RPN10 contains UIMs, which bind monoubiquitin and ubiquitin chains⁷⁷. The two UIMs of S5a adopt helical configurations and bind monoubiquitin independently due to their separation by flexible linker regions (Supplementary information S2d (figure))²⁷. In binding to Lys48-linked diubiquitin however the two UIMs bind simultaneously to the two ubiquitin moieties for a markedly increased affinity⁷⁸. S5a binds Lys48- and Lys63-linked chains equivalently, but exhibits significantly weaker affinity for a mixture of Lys29- and Lys6-linked chains⁴². It also binds Lys11-linked ubiquitin chains, in accordance with their ability to effectively target substrates to the proteasome for degradation⁷⁹.

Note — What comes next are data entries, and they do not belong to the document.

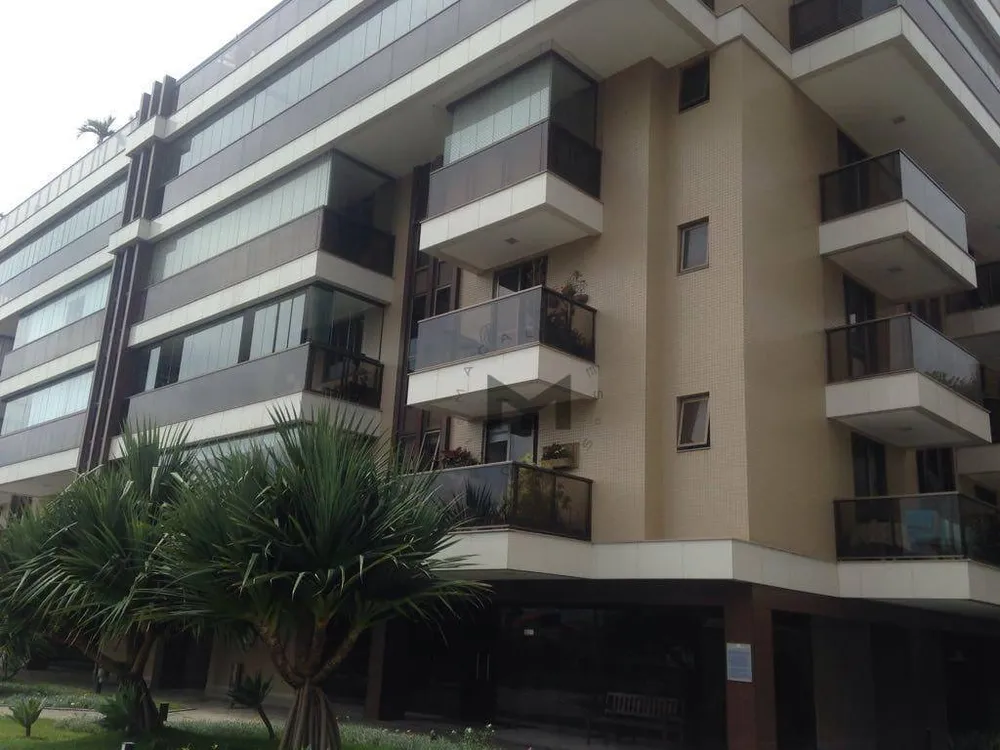 Apartamento, 4 quartos, 173 m² - Foto 29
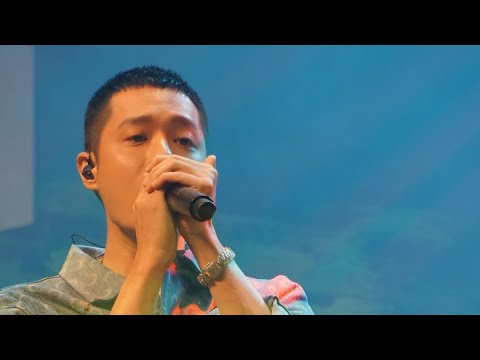 周湯豪-帥到分手（銘傳220330校唱）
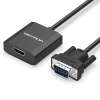 Buy Vention VGA to HDMI Converter in Kenya
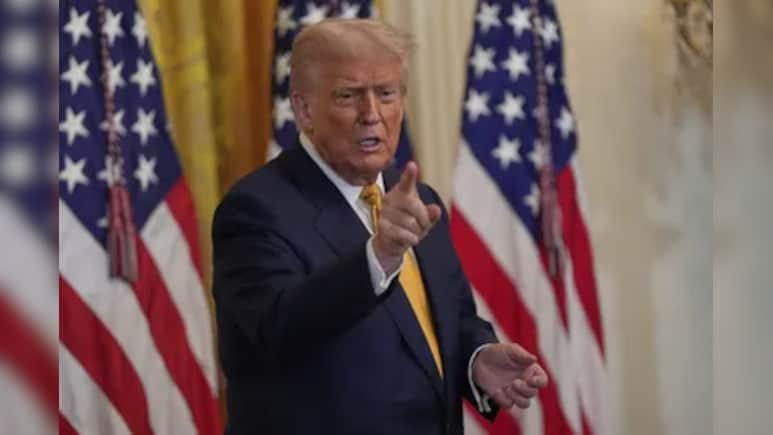 Iran Deal Soon? Trump Says Very Close To Final Pact, Tells Israel's Netanyahu Not To Strike Back At Tehran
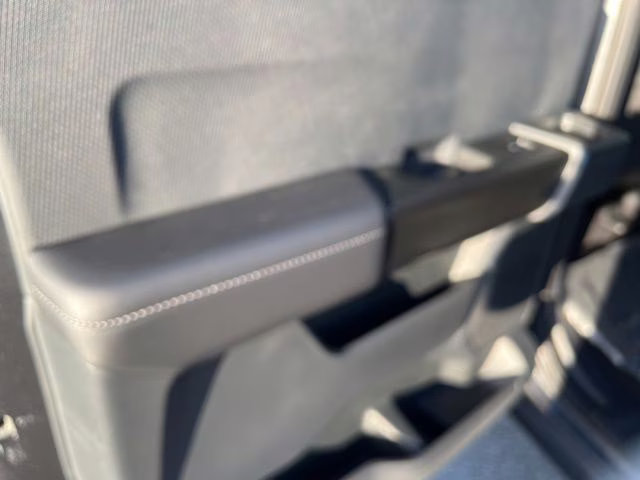 2026 Carbonized Gray Metallic Ford F-150 STX 4X4 Truck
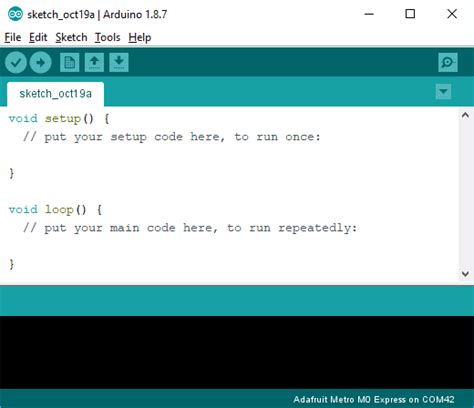 Arduino Programming Structure 的图像结果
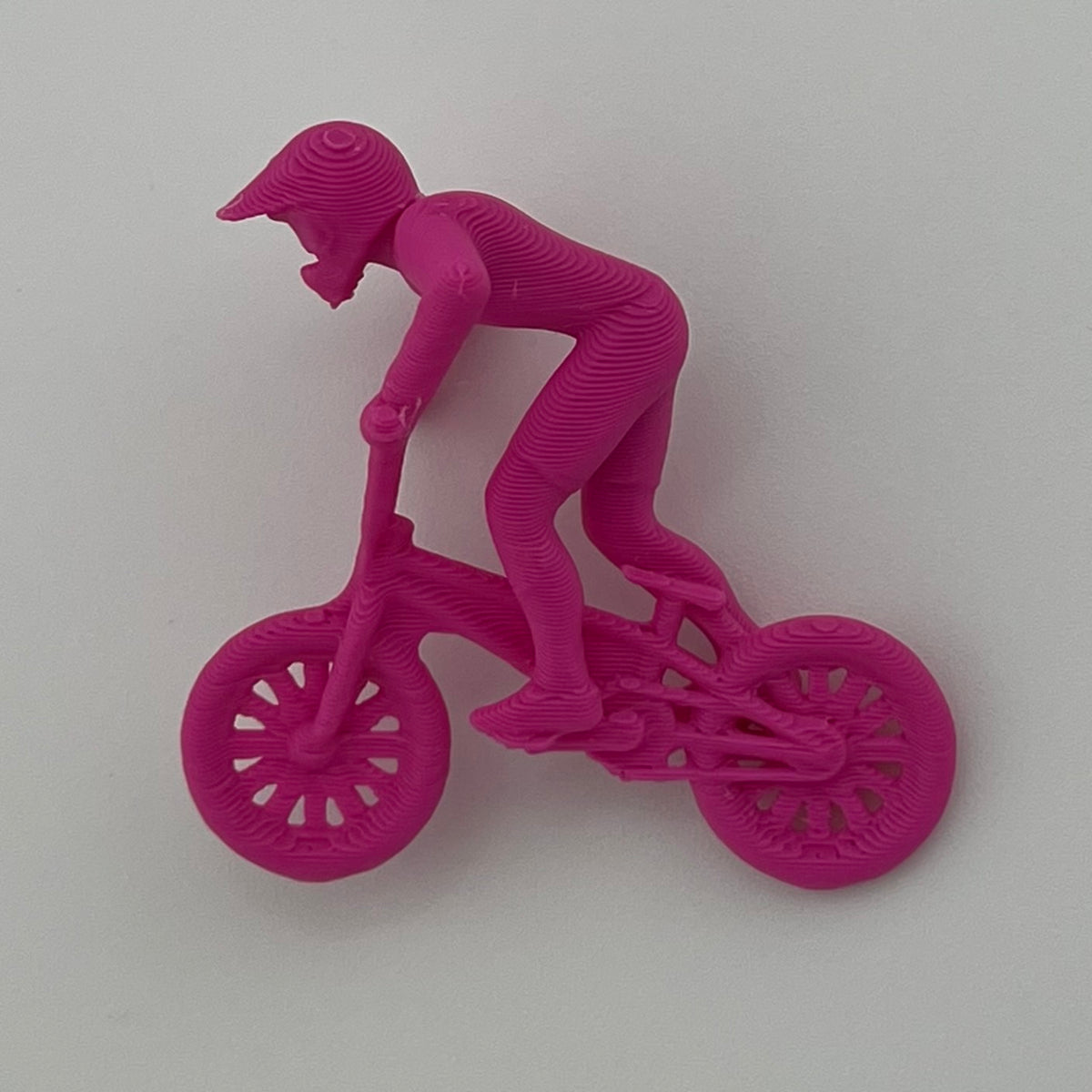 TRAX BMX Rider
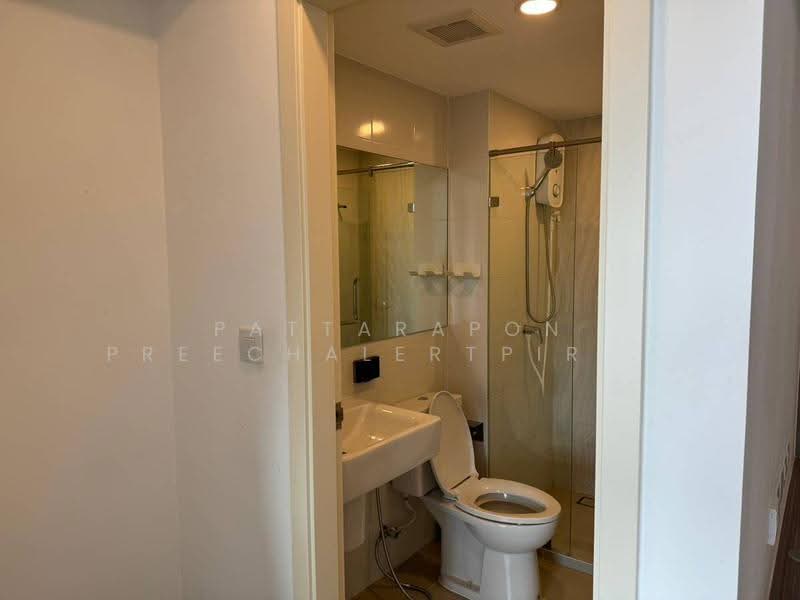 The Origin Phahon-Saphanmai, Bangkok, Thep Rak Road, Khlong Tanon, Sai Mai, Bangkok, 1 Bedroom, 27 sqm, Condo For Sale, by Pattarapon Preechalertpiriya, 500560670 - DDproperty.com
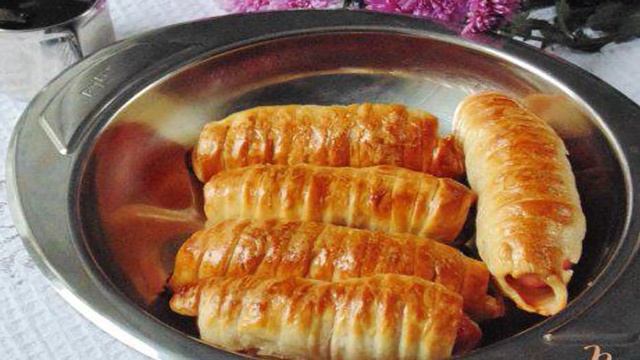 Вкусные Минутки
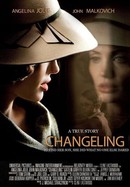 Changeling poster image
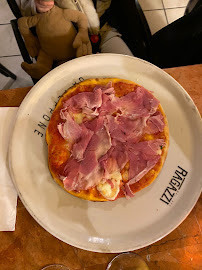 Prosciutto crudo du Pizzeria Ragazzi da Peppone à Nantes - n°6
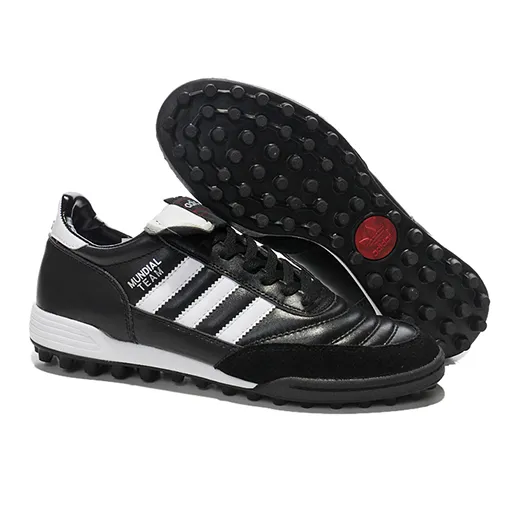 Сороконожки ADIDAS MUNDIAL TEAM черные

In contrast to S5a, RPN13 has only one ubiquitin interacting surface, which occupies the same structural domain used to dock this receptor into the proteasome^{35, 36}. As discussed above, this domain folds into a PH domain and three of its loops bind ubiquitin (FIG. 4e)³⁵. With the exception of the shorter Rpn13 protein from S. cerevisiae, Rpn13 binds the DUB Uch37 and thereby recruits it to the proteasome's RP^80-82. It seems to bridge substrate docking with ubiquitin chain deconjugation. Human RPN13 exhibits strong affinity for even monoubiquitin³⁶ and is therefore expected to bind to chains of all linkage type. It does exhibit preference however for the proximal over the distal ubiquitin of Lys48-linked diubiquitin due to favorable contacts with the linker region³⁵. This preference is expected to render the distal ubiquitin moiety available for other interactions, such as with Uch37. RPN13 binding to ubiquitin chains and UCH37 might simultaneously facilitate UCH37's distal end⁸³ deubiquitylating activity^80-82 by orienting the ubiquitin moieties in a configuration favorable to hydrolysis. Future experiments are needed to test this model and whether RPN13's ubiquitin-binding capacity contributes to its activation of UCH37.

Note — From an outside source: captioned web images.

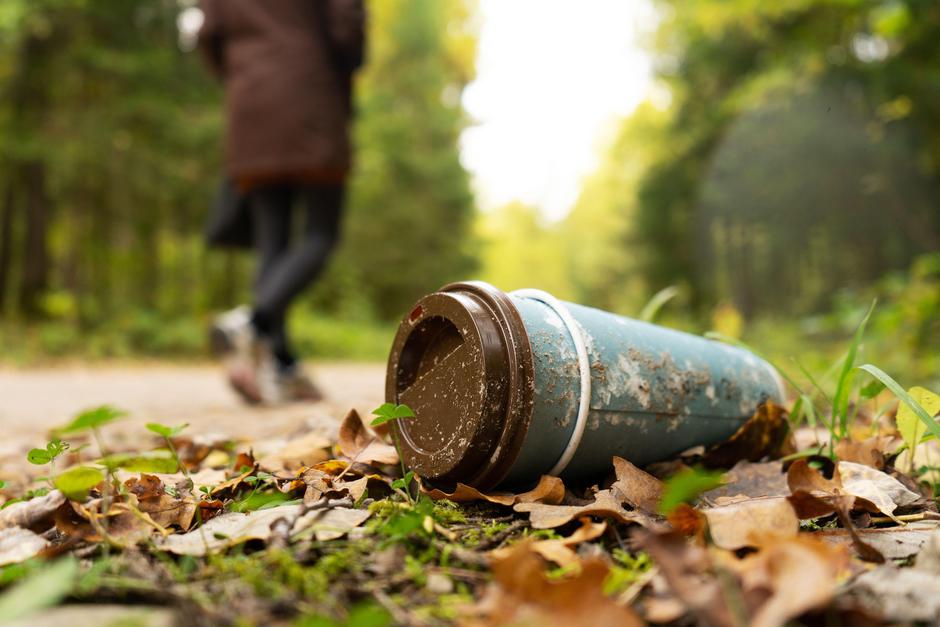 Smeti, odpadki | Avtor: Profimedia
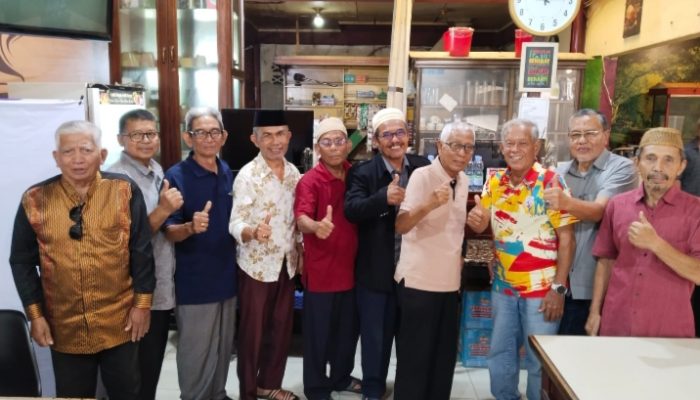 PWRI Bireuen dan PWRI Aceh Perkuat Konsolidasi, Tegaskan Peran Purnabakti di Tengah Masyarakat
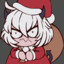 Festive Angry Malina™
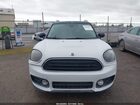 2018 Mini Countryman Cooper White vin: WMZYS7C30J3E08321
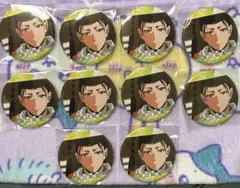 2025年最新】逃げ上手の若君 tsutaya 缶バッジの人気アイテム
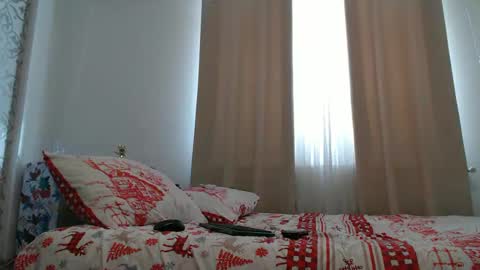 MusclesQueen online show from December 17, 10:23 am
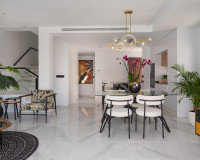 New Build - Villa - San Pedro del Pinatar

Shuttling ubiquitin receptors

Proteins containing ubiquitin-like (UBL) and UBA domains are able to recruit ubiquitylated substrates to the proteasome for degradation^84-88. Their UBL domain can bind to a scaffolding protein in the base of proteasome's regulatory particle, Rpn1 (S2 in humans)⁸⁹, as well as to Rpn13³⁶ and S5a^90-92, while their UBA domains bind to ubiquitin^{93, 94}. Depending on their cellular protein levels UBL-UBA containing proteins can also inhibit the degradation of ubiquitylated substrates⁸⁸. Such inhibition has been hypothesised to occur because UBA domains sequester ubiquitin chains to in turn prevent deubiquitylation, which is prerequisite to substrate hydrolysis by the 20S core particle of the proteasome^{88, 95, 96}.

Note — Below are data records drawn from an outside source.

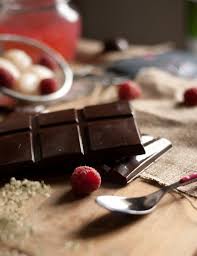 Chocolat Litchi Framboise Chocolat Alimentation Framboise
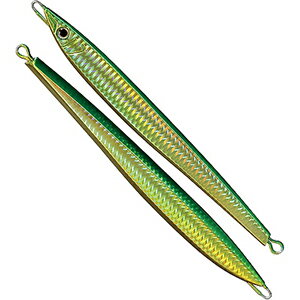 スミス(SMITH) CB.ムラマサ3S 150g #05 グリーンゴールド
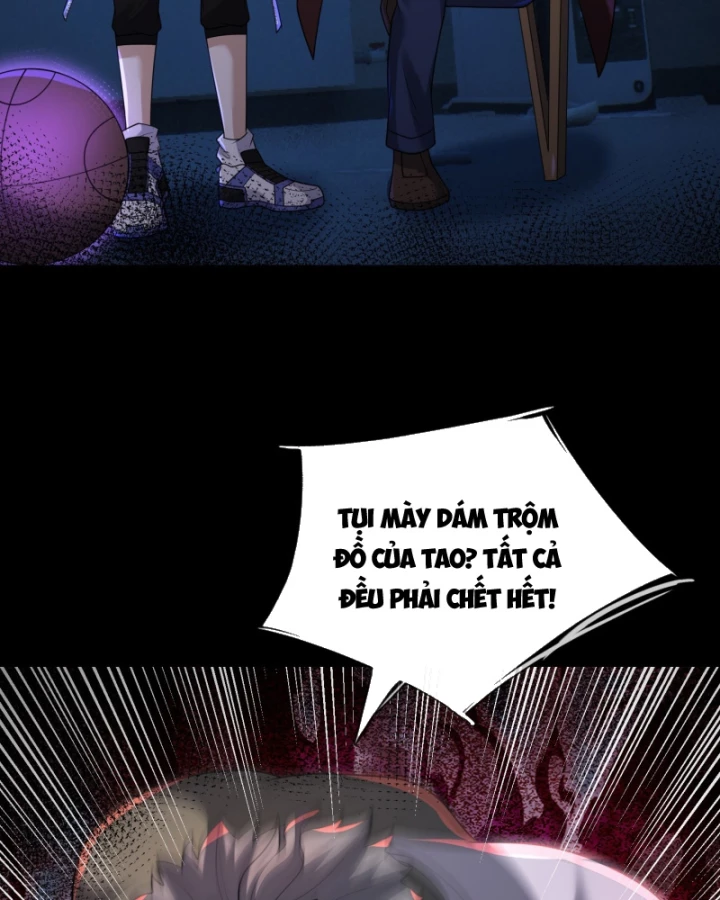 Toàn Cầu Sợ Hãi: Tôi Mở Hack Tự Chọn Cửa Hàng Chapter 32 - 17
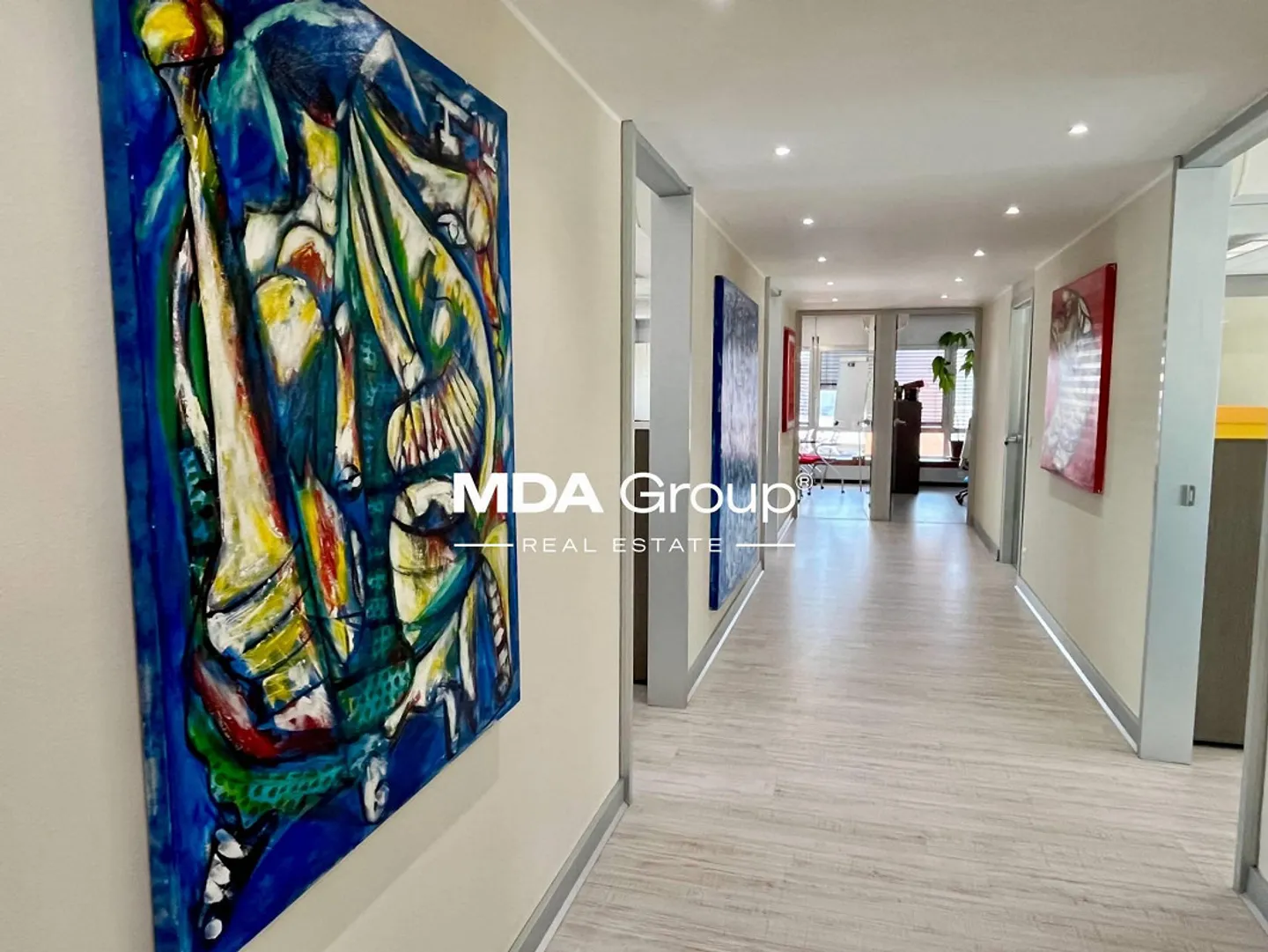 Office - Chiasso - Photo 2 of 8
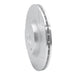 Disc Brake Rotor Dynamic Friction 631-80073R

The different UBL-UBA family members exhibit different ubiquitin-binding preferences and modes. A human Rad23 orthologue, HR23a, effectively sequesters ubiquitin moieties of chains up through eight ubiquitin monomers⁹⁷ and, as discussed above, its C-terminal UBA domain sandwiches between the ubiquitin moieties of Lys48-linked diubiquitin, making close contact with the linker region connecting the two moieties (FIG.3a)⁴³. These properties explain HR23a's ability to inhibit substrate deubiquitylation and are markedly different from Rpn13's binding to and activation of the proteasomal DUB Uch37. They presumably make Rad23 proteins better shuttling factors for passing substrates to the proteasome, as substrates will more likely remain ubiquitylated during transport. There is evidence that certain proteasome substrates require specific ubiquitin receptors^{85, 88}. More studies are needed to define substrate selectivity requirements for specific receptors; however, specificity is expected to be particularly applicable in higher eukaryotes in which Rad23 proteins⁷⁶ and S5a⁷⁵ are essential for viability.